You can also relate the probability for occuring the rolling of dice or occurrence of getting king in a deck of regular cards. These are the basic probability values which can be calculated manually or by simple mathematical formulation but PROB function helps you find probability for the range of occurrences having discrete probabilities for the event. Let's understand how to use the PROB function.

PROBABILITY formula in Excel

PROB function returns the probability for an event or range of events providing lower and upper limit of an event. X_range and prob_range are different events and their probabilities.

PROB Function syntax:

 =PROB(x_range, prob_range, lower_limit, [upper_limit])

x_range : different events given as array

prob_range : different respective probabilities given as array

lower_limit : probability of an event or lower limit of an event

upper_limit : [optional] only needed when range is given as argument

Example :

All of these might be confusing to understand. Let's understand how to use the function using an example. First we will learn the manual way of calculating probability. Here first we take the example of rolling a regular to dice having 1 to 6  numbers. There are equal chances of getting each number in a roll. So the probability of getting one equal to

Use the formula:

 =1/6 The same will be the probability for each number. So copy the formula using the Ctrl + D or dragging down the C4 cell. Now we want to know the probability of getting 1 or 2 or 3 on rolling the same die. We use the PROB function

Use the formula:

 =PROB(B4:B9, C4:C9, 1, 3)

Explanation :

• B4:B9 is the event range
• C4:C9 is the respective probabilities
• 1 the lower limit of event
• 3 upper limit of the event As you can see the formula returns 0.5 i.e. there are half the chances of getting 1 or 2 or 3 in a roll a dice.

Now let's extend this example for the roll of two dice and we need to calculate the probability of the sum of numbers occurring on the roll. Here we java a table for the Sum on roll of two dice. Now we know the lowest sum we can get is 2 and the highest sum is 12. We use the COUNTIF function to calculate the individual probabilities. Here the sum of getting a number is given as named range data (C3:H8)

Use the formula to count the number of 2s in the data

Use the formula:

 =COUNTIF(data,C11)/COUNT(data) As you can see, using the simple mathematical formula we calculate the probability of getting sum 2 on rolling two dice. Now copy the formula to other cells using the Ctrl + D shortcut or dragging down D11 cell. As you can see we got all the individual probabilities. This will be used as prob)range for the prob function. You must have heard of the game called lucky Seven where person betting can bet on the sum of numbers on rolling two die, there are three events which are less than 7, 7 or greater than 7. In this a person bets on either sum is less than 7 or greater than 7, he gets his bet amount but he bets on exact sum 7 he gets triple the bet amount. Why does this happen? Let's understand this with probability.

Use the formula to get the probability of getting a sum less than 7.

 =PROB(C11:C21, D11:D21, 2, 6)

Explanation :

• C11:C21 is the event range
• D11:D21 is the respective probabilities
• 2 the lower limit of event
• 6 upper limit of the event (less than 7) As you can see, there is 0.42 or 42 percent chance of this happening. Now calculate the getting exact 7.

Use the formula:

 =PROB(C11:C21, D11:D21, 7) As you can see, there are 0.17 or 17 % chances of this event happening. Now calculate the last event happening which is greater than 7.

Use the formula to get the probability of getting a sum greater than 7.
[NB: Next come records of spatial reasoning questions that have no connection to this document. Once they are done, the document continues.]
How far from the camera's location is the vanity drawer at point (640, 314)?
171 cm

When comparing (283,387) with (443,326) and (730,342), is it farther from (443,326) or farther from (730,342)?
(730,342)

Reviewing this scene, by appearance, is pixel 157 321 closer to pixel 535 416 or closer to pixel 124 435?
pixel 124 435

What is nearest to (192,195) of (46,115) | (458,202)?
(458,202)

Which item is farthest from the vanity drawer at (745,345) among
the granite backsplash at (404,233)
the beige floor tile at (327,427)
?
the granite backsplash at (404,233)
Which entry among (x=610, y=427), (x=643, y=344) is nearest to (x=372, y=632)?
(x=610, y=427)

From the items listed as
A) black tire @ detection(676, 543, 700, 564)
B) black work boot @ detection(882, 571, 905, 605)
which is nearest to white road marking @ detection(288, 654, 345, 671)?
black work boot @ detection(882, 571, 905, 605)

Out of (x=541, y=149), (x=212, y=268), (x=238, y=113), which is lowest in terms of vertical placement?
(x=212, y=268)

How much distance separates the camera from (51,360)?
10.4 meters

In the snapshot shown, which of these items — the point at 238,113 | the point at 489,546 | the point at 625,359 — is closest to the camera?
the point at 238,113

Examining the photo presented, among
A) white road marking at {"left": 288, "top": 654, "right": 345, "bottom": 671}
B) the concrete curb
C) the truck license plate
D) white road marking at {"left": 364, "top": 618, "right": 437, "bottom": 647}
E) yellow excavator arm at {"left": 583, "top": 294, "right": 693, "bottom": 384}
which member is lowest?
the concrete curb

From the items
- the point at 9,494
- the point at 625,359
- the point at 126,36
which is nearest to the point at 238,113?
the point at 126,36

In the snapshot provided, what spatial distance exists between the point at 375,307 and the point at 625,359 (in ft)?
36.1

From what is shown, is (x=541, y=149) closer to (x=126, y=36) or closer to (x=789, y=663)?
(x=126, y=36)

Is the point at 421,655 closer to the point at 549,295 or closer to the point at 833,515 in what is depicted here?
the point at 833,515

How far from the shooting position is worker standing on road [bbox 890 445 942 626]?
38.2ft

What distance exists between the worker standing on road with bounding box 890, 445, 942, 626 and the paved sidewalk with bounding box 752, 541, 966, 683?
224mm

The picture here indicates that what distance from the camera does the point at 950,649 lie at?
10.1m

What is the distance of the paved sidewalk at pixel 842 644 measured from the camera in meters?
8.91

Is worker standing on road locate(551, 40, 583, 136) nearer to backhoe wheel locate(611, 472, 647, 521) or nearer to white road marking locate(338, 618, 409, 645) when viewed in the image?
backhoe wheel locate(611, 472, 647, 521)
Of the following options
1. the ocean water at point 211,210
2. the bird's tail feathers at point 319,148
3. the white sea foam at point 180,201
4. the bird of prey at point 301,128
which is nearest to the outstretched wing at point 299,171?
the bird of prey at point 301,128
 =PROB(C11:C21, D11:D21, 8, 12)

Explanation :

• C11:C21 is the event range
• D11:D21 is the respective probabilities
• 8 the lower limit of event (greater than 7)
• 12 upper limit of the event As you can see the formula returns 0.42 or 42%. So you can clearly see the difference of probability between the three events.
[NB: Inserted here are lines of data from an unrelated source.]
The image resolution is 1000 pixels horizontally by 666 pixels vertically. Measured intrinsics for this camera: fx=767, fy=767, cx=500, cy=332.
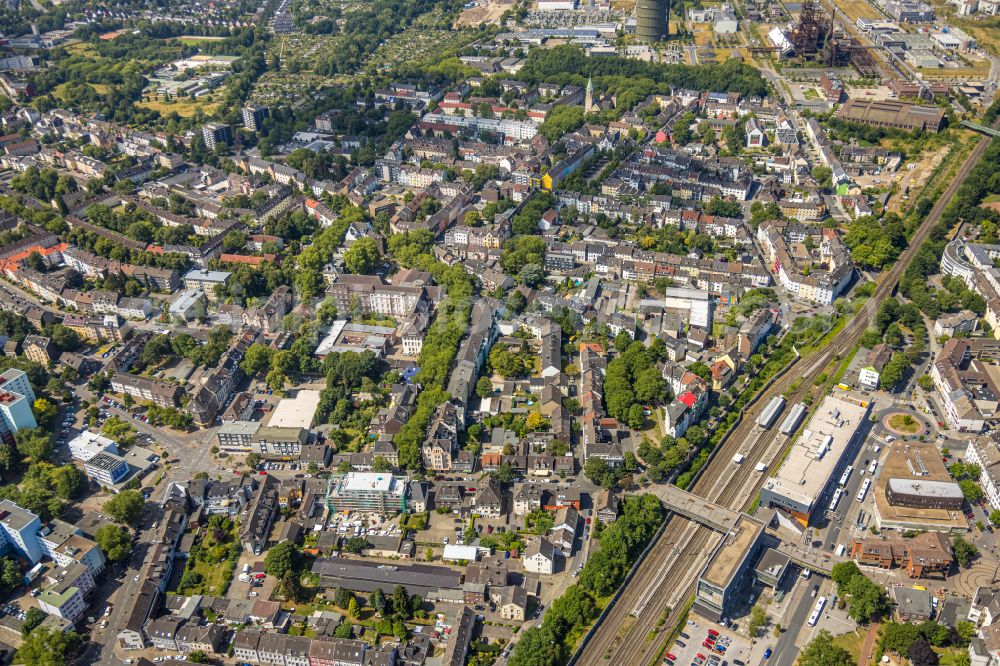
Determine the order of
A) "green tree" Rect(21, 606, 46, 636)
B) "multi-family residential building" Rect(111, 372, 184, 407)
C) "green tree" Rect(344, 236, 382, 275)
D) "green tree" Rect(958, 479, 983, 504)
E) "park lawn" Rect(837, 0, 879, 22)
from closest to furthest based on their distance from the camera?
"green tree" Rect(21, 606, 46, 636) → "green tree" Rect(958, 479, 983, 504) → "multi-family residential building" Rect(111, 372, 184, 407) → "green tree" Rect(344, 236, 382, 275) → "park lawn" Rect(837, 0, 879, 22)

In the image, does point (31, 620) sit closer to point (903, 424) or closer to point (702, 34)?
point (903, 424)

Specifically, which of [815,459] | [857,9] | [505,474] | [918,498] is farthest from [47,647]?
[857,9]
Here are all the observational notes using the formula in Excel
Notes :

1. The function only works with numbers
2. The function returns #NUM! Error if
1. Any probability value in prob_range is < 0 or > 1.
2. If the sum of all probability in prob_range is not equal to 1.
3. If any of the cell in the x_range or prob_range is blank.
3. The function returns #VALUE! Error if any any value is non-numeric
4. The function returns #N/A error if the supplied x_range and prob_range arrays are of different lengths (i.e. contain different numbers of data points).